We can even plot this to the terminal using gnuplot

gnuplot << \EOF 
set terminal dumb size 120, 30
set autoscale
set xrange [2:20] 
unset label
set title "Number of Unique Sequences with More than X Coverage (Counted within individuals)"
set xlabel "Coverage"
set ylabel "Number of Unique Sequences"
plot 'uniqseq.data' with lines notitle
pause -1
EOF
                       Number of Unique Sequences with More than X Coverage (Counted within individuals)
  Number of Unique Sequences
    70000 ++----------+-----------+-----------+-----------+----------+-----------+-----------+-----------+----------++
          +           +           +           +           +          +           +           +           +           +
          |                                                                                                          |
    60000 ******                                                                                                    ++
          |     ******                                                                                               |
          |           ******                                                                                         |
          |                 ******                                                                                   |
    50000 ++                      *****                                                                             ++
          |                            *                                                                             |
          |                             *****                                                                        |
    40000 ++                                 *                                                                      ++
          |                                   ******                                                                 |
          |                                         *****                                                            |
          |                                              *                                                           |
    30000 ++                                              *****                                                     ++
          |                                                    *                                                     |
          |                                                     *****                                                |
    20000 ++                                                         ******                                         ++
          |                                                                ******                                    |
          |                                                                      ******                              |
          |                                                                            ******                        |
    10000 ++                                                                                 ************           ++
          |                                                                                              *************
          +           +           +           +           +          +           +           +           +           +
        0 ++----------+-----------+-----------+-----------+----------+-----------+-----------+-----------+----------++
          2           4           6           8           10         12          14          16          18          20
                                                           Coverage

Now we need to choose a cutoff value. We want to choose a value that captures as much of the diversity of the data as possible while simultaneously eliminating sequences that are likely errors. Let’s try 4

parallel --no-notice -j 8 mawk -v x=4 \''$1 >= x'\' ::: *.uniq.seqs | cut -f2 | perl -e 'while (<>) {chomp; $z{$_}++;} while(($k,$v) = each(%z)) {print "$v\t$k\n";}' > uniqCperindv
wc -l uniqCperindv

We’ve now reduced the data to assemble down to 7598 sequences! But, we can go even further. Let’s now restrict data by the number of different individuals a sequence appears within.

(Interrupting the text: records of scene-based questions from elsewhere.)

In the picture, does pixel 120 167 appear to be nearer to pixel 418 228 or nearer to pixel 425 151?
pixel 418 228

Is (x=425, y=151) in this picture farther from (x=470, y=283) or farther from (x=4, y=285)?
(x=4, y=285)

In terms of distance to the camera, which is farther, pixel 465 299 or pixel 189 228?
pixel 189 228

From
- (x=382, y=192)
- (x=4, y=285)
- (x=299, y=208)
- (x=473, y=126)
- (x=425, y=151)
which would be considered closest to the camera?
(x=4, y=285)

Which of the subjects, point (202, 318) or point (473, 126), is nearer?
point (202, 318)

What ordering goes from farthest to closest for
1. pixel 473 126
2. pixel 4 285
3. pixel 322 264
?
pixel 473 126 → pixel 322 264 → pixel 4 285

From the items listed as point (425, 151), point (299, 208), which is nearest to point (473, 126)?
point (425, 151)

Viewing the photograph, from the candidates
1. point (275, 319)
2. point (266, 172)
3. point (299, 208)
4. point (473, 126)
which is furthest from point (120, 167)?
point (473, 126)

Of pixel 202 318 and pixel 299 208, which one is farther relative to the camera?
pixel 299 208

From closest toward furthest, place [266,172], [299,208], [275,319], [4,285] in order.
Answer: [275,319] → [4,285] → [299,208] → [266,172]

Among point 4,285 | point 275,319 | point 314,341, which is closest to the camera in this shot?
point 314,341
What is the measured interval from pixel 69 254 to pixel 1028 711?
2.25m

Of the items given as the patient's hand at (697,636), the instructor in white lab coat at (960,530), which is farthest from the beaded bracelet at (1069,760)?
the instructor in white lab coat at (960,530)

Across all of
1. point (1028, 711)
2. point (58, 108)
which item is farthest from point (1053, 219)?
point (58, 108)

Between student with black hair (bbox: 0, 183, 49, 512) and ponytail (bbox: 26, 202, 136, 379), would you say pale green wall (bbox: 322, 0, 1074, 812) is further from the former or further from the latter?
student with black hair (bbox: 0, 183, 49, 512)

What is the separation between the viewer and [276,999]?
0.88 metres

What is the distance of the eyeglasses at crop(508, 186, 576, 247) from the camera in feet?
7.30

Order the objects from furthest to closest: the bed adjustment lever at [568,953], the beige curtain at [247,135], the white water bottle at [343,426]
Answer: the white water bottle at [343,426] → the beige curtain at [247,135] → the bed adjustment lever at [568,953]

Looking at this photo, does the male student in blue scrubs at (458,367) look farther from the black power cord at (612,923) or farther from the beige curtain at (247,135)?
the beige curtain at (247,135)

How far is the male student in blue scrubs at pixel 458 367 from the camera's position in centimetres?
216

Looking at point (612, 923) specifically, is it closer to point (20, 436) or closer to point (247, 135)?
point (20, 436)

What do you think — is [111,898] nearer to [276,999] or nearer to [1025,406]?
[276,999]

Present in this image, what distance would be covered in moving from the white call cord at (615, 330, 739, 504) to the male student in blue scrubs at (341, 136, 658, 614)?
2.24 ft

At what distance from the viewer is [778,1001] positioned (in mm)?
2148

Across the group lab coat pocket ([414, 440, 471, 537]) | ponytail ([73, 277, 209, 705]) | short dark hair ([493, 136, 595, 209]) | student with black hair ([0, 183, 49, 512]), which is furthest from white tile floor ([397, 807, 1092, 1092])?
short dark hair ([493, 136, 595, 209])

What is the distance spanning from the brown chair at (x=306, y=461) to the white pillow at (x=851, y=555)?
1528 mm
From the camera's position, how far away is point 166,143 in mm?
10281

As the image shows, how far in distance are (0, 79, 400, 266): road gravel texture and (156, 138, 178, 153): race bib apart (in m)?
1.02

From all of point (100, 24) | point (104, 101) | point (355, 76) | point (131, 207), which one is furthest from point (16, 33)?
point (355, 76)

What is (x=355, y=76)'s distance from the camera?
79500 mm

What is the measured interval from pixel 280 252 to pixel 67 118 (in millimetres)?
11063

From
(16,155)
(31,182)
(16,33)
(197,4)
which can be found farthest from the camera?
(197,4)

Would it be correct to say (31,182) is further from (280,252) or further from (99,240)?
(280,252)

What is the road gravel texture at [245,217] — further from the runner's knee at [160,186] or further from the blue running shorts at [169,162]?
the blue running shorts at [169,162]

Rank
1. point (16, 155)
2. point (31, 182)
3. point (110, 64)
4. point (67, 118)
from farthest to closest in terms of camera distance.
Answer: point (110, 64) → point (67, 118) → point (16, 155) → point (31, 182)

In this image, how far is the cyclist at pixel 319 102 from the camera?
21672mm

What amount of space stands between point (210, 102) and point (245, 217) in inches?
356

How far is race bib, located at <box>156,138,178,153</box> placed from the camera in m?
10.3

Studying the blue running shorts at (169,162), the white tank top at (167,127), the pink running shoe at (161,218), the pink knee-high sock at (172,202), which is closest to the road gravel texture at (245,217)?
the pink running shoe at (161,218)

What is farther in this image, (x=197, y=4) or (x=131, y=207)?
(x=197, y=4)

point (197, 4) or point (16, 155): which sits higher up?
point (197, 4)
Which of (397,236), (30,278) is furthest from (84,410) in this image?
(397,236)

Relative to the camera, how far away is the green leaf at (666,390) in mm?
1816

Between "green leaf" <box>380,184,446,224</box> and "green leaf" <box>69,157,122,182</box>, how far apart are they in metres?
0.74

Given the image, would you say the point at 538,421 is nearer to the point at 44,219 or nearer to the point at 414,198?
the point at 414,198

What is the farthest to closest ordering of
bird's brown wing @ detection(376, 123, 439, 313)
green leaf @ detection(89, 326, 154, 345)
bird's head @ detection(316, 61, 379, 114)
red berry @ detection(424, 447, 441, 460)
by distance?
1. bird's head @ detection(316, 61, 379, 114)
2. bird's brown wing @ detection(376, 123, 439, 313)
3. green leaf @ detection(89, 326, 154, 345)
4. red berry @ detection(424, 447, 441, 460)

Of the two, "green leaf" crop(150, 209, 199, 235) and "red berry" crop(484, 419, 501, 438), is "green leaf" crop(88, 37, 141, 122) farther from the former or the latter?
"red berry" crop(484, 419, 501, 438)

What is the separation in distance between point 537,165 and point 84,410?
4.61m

for ((i = 2; i <= 10; i++));
do
echo $i >> ufile
done

cat ufile | parallel --no-notice "echo -n {}xxx && mawk -v x={} '\$1 >= x' uniqCperindv | wc -l" | mawk  '{gsub("xxx","\t",$0); print;}'| sort -g > uniqseq.peri.data
rm ufile

Again, we can plot the data:

gnuplot << \EOF 
set terminal dumb size 120, 30
set autoscale 
unset label
set title "Number of Unique Sequences present in more than X Individuals"
set xlabel "Number of Individuals"
set ylabel "Number of Unique Sequences"
plot 'uniqseq.peri.data' with lines notitle
pause -1
EOF
                                 Number of Unique Sequences present in more than X Individuals
  Number of Unique Sequences
    6000 ++------------+------------+-------------+------------+-------------+------------+-------------+-----------++
         +             +            +             +            +             +            +             +            +
         |                                                                                                           |
    5500 *****                                                                                                      ++
         |    **                                                                                                     |
    5000 ++     ***                                                                                                 ++
         |         ***                                                                                               |
         |            *                                                                                              |
    4500 ++            *****                                                                                        ++
         |                  ****                                                                                     |
         |                      ***                                                                                  |
    4000 ++                        *                                                                                ++
         |                          ***********                                                                      |
    3500 ++                                    ***                                                                  ++
         |                                        **********                                                         |
         |                                                  ***                                                      |
    3000 ++                                                    ***********                                          ++
         |                                                                ***                                        |
         |                                                                   *************                           |
    2500 ++                                                                               **************            ++
         |                                                                                              *************|
    2000 ++                                                                                                         +*
         |                                                                                                           |
         +             +            +             +            +             +            +             +            +
    1500 ++------------+------------+-------------+------------+-------------+------------+-------------+-----------++
         2             3            4             5            6             7            8             9            10
                                                     Number of Individuals

Again, we need to choose a cutoff value. We want to choose a value that captures as much of the diversity of the data as possible while simultaneously eliminating sequences that have little value on the population scale. Let’s try 4.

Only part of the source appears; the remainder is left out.